As a pivotal mediator in Wnt/β-catenin signaling pathway, β-catenin exerts a pivotal role in tumor invasion and metastasis (Nusse and Clevers, 2017; Zhang and Wang, 2020). Furthermore, increased expression of β-catenin could induce EMT (Yang et al., 2017; Zhu et al., 2020). To better understand the mechanism of PDE4B-mediated EMT, we performed GSEA in GSE13507 database and drew conclusion that high PDE4B expression group was enriched in the Wnt/β-catenin pathway (Figure 7F). Consistently, with PDE4B overexpression, the protein levels of active β-catenin in T24 cells were upregulated (Figure 7G). Collectively, these data implied that PDE4B modulated EMT by targeting the β-catenin signaling.
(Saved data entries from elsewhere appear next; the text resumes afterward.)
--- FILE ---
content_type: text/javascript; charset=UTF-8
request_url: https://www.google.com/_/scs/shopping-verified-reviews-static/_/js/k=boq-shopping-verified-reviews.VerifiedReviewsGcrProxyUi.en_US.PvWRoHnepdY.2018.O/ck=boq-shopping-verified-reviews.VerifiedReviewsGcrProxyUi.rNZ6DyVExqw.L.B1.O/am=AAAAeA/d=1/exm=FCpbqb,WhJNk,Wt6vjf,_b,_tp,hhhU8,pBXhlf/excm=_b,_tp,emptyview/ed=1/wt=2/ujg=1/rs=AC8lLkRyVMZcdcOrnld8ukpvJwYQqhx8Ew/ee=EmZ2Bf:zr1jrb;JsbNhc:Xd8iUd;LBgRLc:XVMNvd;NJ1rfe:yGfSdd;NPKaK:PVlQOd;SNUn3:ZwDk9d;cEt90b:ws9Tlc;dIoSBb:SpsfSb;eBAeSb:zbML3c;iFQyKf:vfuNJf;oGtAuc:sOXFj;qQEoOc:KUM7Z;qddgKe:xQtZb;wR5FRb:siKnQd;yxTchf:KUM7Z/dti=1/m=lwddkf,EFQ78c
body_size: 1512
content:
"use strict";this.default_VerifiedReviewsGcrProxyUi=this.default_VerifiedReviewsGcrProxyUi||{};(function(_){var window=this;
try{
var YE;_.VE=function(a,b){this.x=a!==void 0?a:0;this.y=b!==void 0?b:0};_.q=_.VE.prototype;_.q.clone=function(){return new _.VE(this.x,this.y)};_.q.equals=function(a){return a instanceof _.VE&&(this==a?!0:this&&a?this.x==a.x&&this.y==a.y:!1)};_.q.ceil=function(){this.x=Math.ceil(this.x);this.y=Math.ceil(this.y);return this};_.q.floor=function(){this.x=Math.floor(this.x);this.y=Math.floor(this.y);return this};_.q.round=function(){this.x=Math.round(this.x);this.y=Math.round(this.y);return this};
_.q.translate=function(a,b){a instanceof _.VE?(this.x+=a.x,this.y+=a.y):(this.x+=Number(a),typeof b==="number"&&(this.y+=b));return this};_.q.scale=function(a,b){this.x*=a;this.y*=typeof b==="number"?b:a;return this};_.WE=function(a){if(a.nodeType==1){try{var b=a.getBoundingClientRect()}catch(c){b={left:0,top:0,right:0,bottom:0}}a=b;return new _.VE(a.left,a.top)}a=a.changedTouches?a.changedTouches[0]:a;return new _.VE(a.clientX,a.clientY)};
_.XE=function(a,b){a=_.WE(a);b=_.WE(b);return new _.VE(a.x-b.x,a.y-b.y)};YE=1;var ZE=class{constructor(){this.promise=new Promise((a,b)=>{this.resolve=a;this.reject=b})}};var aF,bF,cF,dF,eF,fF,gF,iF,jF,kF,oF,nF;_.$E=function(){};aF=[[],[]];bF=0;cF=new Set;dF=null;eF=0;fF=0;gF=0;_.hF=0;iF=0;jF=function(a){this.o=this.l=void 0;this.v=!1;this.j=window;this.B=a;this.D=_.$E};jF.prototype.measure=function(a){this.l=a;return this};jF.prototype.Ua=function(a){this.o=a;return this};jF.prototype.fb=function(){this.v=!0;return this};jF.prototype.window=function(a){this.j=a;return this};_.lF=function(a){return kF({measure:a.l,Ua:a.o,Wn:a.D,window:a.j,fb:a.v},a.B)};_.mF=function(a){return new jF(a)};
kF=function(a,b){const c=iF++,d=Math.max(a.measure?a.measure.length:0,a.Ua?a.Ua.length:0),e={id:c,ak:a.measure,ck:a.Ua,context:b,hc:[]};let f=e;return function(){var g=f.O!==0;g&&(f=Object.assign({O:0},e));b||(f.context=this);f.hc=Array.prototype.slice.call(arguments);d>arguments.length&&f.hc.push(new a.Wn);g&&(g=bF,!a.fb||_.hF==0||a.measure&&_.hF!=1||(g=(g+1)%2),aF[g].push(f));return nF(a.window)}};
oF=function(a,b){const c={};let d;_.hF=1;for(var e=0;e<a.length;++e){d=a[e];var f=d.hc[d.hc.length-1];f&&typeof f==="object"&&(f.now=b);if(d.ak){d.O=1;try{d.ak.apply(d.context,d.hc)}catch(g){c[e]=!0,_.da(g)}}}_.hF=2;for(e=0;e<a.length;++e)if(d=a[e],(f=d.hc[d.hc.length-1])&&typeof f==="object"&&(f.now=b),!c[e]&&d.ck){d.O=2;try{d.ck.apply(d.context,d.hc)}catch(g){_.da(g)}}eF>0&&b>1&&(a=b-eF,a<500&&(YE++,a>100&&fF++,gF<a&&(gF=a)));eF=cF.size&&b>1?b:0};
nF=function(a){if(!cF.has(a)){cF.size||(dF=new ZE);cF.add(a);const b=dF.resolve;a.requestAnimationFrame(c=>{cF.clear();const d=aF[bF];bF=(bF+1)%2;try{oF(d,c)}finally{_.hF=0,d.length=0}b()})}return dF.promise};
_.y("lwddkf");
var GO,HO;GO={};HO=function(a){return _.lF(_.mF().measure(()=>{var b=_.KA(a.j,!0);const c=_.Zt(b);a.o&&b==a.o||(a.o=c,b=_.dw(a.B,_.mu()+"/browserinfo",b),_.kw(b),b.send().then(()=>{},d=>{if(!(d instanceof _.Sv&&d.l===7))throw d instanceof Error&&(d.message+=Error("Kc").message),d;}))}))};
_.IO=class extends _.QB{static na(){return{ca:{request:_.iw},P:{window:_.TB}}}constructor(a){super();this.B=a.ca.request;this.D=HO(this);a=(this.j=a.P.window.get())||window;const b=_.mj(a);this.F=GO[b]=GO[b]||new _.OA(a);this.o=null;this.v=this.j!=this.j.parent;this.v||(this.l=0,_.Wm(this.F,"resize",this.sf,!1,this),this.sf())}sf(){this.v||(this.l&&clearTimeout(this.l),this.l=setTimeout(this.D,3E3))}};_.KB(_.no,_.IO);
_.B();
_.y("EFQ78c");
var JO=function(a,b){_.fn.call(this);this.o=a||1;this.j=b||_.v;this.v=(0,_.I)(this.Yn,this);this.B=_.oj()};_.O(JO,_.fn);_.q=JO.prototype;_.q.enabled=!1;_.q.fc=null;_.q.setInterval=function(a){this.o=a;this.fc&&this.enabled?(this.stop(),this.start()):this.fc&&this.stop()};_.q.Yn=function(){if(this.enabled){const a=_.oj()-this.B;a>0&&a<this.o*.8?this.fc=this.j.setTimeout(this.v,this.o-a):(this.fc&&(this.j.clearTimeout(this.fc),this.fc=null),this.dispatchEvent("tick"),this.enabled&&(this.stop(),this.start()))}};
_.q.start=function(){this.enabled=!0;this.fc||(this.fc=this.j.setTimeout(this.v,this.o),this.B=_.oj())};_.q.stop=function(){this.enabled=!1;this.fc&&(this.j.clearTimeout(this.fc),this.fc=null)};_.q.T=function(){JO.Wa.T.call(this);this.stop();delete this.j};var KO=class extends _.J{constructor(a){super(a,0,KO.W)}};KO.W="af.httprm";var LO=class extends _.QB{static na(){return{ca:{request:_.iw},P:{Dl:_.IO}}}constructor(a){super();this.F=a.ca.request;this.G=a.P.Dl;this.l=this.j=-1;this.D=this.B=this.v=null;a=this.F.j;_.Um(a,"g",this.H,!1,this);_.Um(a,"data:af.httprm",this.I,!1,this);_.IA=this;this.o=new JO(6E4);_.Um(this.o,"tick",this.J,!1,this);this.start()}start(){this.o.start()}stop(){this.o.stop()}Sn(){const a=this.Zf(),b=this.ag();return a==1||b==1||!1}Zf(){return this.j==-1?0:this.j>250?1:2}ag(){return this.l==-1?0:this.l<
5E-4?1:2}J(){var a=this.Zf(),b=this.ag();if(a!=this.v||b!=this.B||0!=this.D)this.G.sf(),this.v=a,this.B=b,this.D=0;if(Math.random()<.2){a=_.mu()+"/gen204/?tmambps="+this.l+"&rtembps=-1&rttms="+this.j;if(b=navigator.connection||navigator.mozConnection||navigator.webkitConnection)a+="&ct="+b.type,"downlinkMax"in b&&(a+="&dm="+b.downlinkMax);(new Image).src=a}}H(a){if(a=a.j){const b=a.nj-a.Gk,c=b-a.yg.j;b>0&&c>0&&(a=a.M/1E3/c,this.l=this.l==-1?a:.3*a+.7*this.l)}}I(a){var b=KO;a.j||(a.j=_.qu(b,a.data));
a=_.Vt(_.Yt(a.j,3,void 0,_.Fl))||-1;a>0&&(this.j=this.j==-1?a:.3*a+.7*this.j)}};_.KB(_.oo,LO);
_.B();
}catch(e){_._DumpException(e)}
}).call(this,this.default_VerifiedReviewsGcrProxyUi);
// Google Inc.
Next, we investigated the potential therapeutic value of PDE4B in UBC. Rolipram (Rol) was reported to be an effective PDE4B inhibitor, which exerted important tumor suppressive effects by inhibiting the PDE4B/mTOR/Myc axis in colorectal cancer (Kim et al., 2019). Thus, we explored whether pharmacological inhibition of PDE4B by rolipram could rescue the tumor-promoting effects induced by PDE4B overexpression. The results of invasion assays showed that rolipram at 20 μM significantly reduced the number of invaded cells in PDE4B-overexpressing T24 cells (Figures 8A,B). Consistently, treatment with rolipram partly rescued the protein level of E-cadherin, Twist1/2 and β-catenin (Figure 8C). Altogether, we concluded that pharmacological repression of PDE4B by rolipram could partly rescue the tumor-promoting effects induced by PDE4B overexpression.